• [Extract to read]
--*--

My LGAT (Large Group Awareness Training) experience: Millionaire Mind Intensive

After being dead-set against (actually, just plain scared of) Large Group Awareness Training programs like Landmark Education, the Kairos Foundation, and so forth, I accidentally attended one over the weekend and watched them take well over a half-million dollars from the pockets of their unwitting participants. It was appalling.

The Millionaire Mind Intensive “seminar” was held last Thursday-Saturday here in Seattle. It’s a free three-day experience that’s marketed as a way to turn your financial life around, but is actually a three-day long series of sales pitches and upsells. I’d heard from friends around the world that the these people (the MMI is put on by T. Harv Ecker’s company, Peak Potentials Training) were some of the best in the world at mass room sales (aka platform sales), so Craig and I signed up to attend. I spent a year selling to large rooms myself, and I love learning about sales anyway, so I was really excited about the event. We got a lot more than we bargained for.

--*--

• [Problems to work on]
A: In which city was the Millionaire Mind Intensive held, according to the account?
B: Copy the account word for word, starting at "My LGAT (Large" and ending after "It was appalling.".
Answer from the account alone.

• [Source data]
--*--

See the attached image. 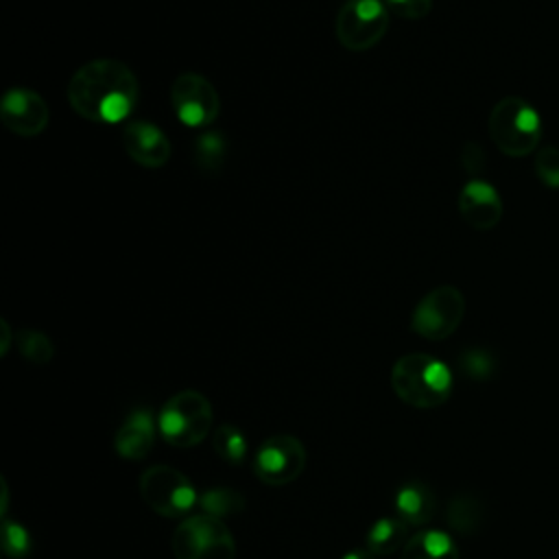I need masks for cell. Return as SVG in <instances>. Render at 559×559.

--*--

• [Solutions per task]
A: Seattle.

B:
My LGAT (Large Group Awareness Training) experience: Millionaire Mind Intensive

After being dead-set against (actually, just plain scared of) Large Group Awareness Training programs like Landmark Education, the Kairos Foundation, and so forth, I accidentally attended one over the weekend and watched them take well over a half-million dollars from the pockets of their unwitting participants. It was appalling.